§ Exercise objective:
Reproduce every one of the records below word for word, omitting the pictures.

§ Information supplied:
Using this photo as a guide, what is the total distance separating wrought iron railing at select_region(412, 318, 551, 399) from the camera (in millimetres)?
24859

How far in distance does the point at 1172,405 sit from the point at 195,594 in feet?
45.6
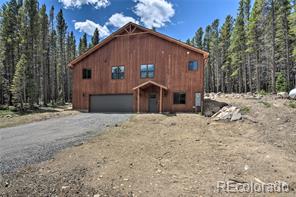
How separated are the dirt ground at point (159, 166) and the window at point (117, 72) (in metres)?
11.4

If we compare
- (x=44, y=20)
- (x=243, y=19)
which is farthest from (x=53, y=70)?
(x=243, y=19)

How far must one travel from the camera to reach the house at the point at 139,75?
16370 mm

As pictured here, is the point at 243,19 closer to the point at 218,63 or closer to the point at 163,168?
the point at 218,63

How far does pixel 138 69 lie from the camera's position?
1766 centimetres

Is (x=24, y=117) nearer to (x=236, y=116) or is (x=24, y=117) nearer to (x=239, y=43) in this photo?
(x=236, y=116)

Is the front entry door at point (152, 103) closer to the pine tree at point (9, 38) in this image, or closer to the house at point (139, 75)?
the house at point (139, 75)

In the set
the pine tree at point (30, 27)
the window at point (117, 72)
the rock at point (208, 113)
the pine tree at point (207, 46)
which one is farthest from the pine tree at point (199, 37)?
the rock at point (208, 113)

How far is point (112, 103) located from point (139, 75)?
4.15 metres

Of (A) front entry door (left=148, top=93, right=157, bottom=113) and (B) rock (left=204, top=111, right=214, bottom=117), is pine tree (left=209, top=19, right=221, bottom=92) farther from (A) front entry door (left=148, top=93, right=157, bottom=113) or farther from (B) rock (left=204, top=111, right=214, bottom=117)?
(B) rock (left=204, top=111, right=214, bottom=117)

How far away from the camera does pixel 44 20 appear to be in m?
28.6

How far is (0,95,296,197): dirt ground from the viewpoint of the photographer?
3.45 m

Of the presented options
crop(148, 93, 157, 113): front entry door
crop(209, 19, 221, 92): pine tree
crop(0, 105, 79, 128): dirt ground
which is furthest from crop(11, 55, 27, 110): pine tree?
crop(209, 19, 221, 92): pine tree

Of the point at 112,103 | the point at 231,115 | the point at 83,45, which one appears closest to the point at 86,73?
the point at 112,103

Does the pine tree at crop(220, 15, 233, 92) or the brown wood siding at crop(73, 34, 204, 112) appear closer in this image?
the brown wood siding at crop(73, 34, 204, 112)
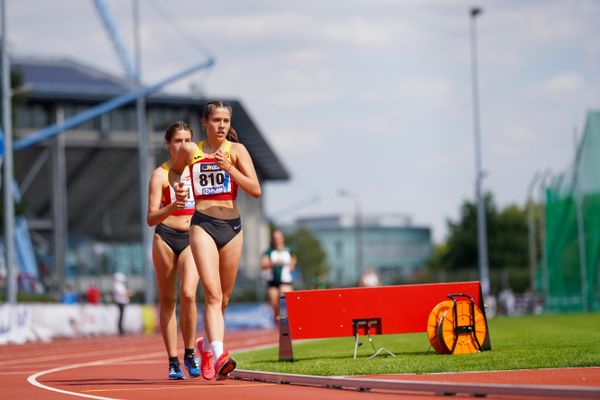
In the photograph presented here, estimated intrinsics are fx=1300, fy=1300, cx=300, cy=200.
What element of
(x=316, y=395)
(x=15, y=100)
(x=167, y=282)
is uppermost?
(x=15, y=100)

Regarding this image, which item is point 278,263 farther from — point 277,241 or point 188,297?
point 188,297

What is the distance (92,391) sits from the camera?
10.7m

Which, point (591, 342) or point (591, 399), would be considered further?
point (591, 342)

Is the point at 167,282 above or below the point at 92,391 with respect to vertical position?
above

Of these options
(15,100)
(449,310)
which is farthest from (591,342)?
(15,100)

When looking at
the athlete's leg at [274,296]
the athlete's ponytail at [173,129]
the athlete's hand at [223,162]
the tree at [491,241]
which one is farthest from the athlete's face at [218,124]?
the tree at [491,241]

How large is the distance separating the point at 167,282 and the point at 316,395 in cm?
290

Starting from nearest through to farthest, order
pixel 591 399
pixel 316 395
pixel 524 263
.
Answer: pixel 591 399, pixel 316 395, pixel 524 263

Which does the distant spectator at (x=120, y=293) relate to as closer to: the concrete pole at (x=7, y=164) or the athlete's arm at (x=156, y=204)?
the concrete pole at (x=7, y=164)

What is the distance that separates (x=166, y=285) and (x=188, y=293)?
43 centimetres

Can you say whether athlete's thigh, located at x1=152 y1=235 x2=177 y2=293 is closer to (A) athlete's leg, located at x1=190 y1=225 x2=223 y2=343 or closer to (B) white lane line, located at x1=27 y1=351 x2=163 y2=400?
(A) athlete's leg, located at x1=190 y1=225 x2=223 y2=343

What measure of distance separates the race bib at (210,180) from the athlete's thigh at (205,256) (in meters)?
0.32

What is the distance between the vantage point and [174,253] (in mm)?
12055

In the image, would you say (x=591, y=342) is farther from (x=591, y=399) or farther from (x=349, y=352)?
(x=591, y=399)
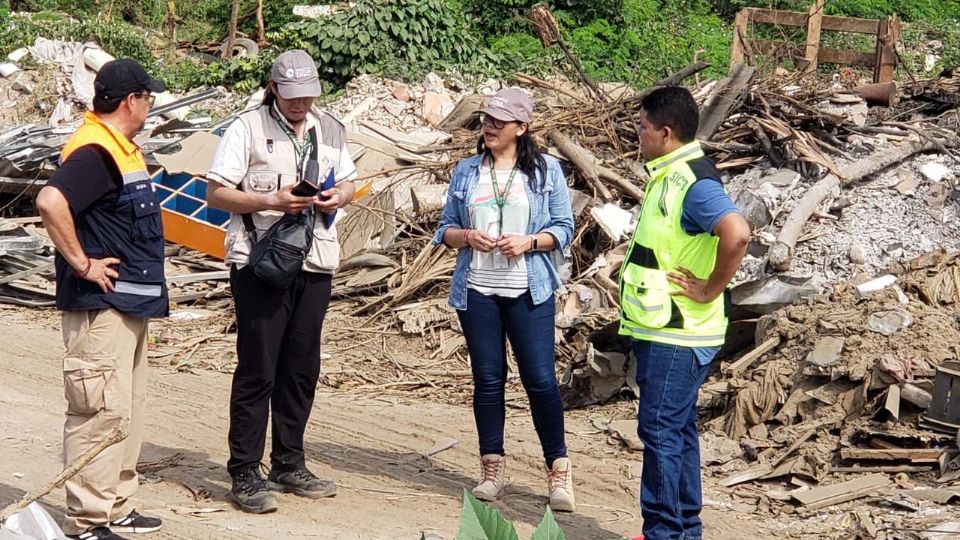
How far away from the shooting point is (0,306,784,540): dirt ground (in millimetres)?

§ Correct response:
Using this photo as a guide, what is the total distance separating wrought iron railing at select_region(412, 318, 551, 399) from the camera (in millimetres)?
24859

How far in distance does the point at 1172,405 sit from the point at 195,594 in feet?
45.6
How separated are the dirt ground at point (159, 166) and the window at point (117, 72) (in metres)?
11.4

If we compare
- (x=44, y=20)
- (x=243, y=19)
which is farthest from (x=53, y=70)?
(x=243, y=19)

How far must one travel from the camera to reach the house at the point at 139,75?
16370 mm

As pictured here, is the point at 243,19 closer to the point at 218,63 or closer to the point at 163,168?
the point at 218,63

How far does pixel 138 69 lie from the camera's position?
1766 centimetres

Is (x=24, y=117) nearer to (x=236, y=116) or is (x=24, y=117) nearer to (x=239, y=43) in this photo?
(x=236, y=116)

Is the front entry door at point (152, 103) closer to the pine tree at point (9, 38) in this image, or closer to the house at point (139, 75)?
the house at point (139, 75)

In the set
the pine tree at point (30, 27)
the window at point (117, 72)
the rock at point (208, 113)
the pine tree at point (207, 46)
which one is farthest from the pine tree at point (199, 37)?
the rock at point (208, 113)

How far is point (112, 103) located from point (139, 75)?
4.15 metres

Of (A) front entry door (left=148, top=93, right=157, bottom=113) and (B) rock (left=204, top=111, right=214, bottom=117), is pine tree (left=209, top=19, right=221, bottom=92) farther from (A) front entry door (left=148, top=93, right=157, bottom=113) or farther from (B) rock (left=204, top=111, right=214, bottom=117)?
(B) rock (left=204, top=111, right=214, bottom=117)

How far away from the camera does pixel 44 20 appear to be in m?
28.6

How far is (0,95,296,197): dirt ground from the viewpoint of the photographer?
3.45 m

Of the presented options
crop(148, 93, 157, 113): front entry door
crop(209, 19, 221, 92): pine tree
crop(0, 105, 79, 128): dirt ground
which is furthest from crop(11, 55, 27, 110): pine tree?
crop(209, 19, 221, 92): pine tree

Of the point at 112,103 | the point at 231,115 | the point at 83,45, which one appears closest to the point at 86,73?
the point at 112,103

Does the pine tree at crop(220, 15, 233, 92) or the brown wood siding at crop(73, 34, 204, 112) appear closer in this image?
the brown wood siding at crop(73, 34, 204, 112)
In the photograph presented here, estimated intrinsics are fx=1300, fy=1300, cx=300, cy=200.
What element of
(x=316, y=395)
(x=15, y=100)
(x=167, y=282)
is uppermost?
(x=15, y=100)

Regarding this image, which item is point 278,263 farther from — point 277,241 or point 188,297?
point 188,297

What is the distance (92,391) sits from the camera?
10.7m

Which, point (591, 342) or point (591, 399), would be considered further?
point (591, 342)

Is the point at 167,282 above or below the point at 92,391 with respect to vertical position?
above

Of these options
(15,100)
(449,310)
which is farthest from (591,342)?
(15,100)

When looking at
the athlete's leg at [274,296]
the athlete's ponytail at [173,129]
the athlete's hand at [223,162]
the tree at [491,241]
which one is farthest from the athlete's face at [218,124]?
the tree at [491,241]

How large is the distance separating the point at 167,282 and the point at 316,395 in cm?
290

Starting from nearest through to farthest, order
pixel 591 399
pixel 316 395
pixel 524 263
.
Answer: pixel 591 399, pixel 316 395, pixel 524 263

Which does the distant spectator at (x=120, y=293) relate to as closer to: the concrete pole at (x=7, y=164) or the athlete's arm at (x=156, y=204)?
the concrete pole at (x=7, y=164)

What is the distance that separates (x=166, y=285) and (x=188, y=293)?
43 centimetres

Can you say whether athlete's thigh, located at x1=152 y1=235 x2=177 y2=293 is closer to (A) athlete's leg, located at x1=190 y1=225 x2=223 y2=343 or closer to (B) white lane line, located at x1=27 y1=351 x2=163 y2=400?
(A) athlete's leg, located at x1=190 y1=225 x2=223 y2=343

What measure of distance separates the race bib at (210,180) from the athlete's thigh at (205,256) (in meters)?
0.32

What is the distance between the vantage point and [174,253] (in mm)?
12055

In the image, would you say (x=591, y=342) is farther from (x=591, y=399) or farther from (x=349, y=352)?
(x=591, y=399)
How far away from the shooting point is (0,306,784,540): dirt ground (in millimetres)?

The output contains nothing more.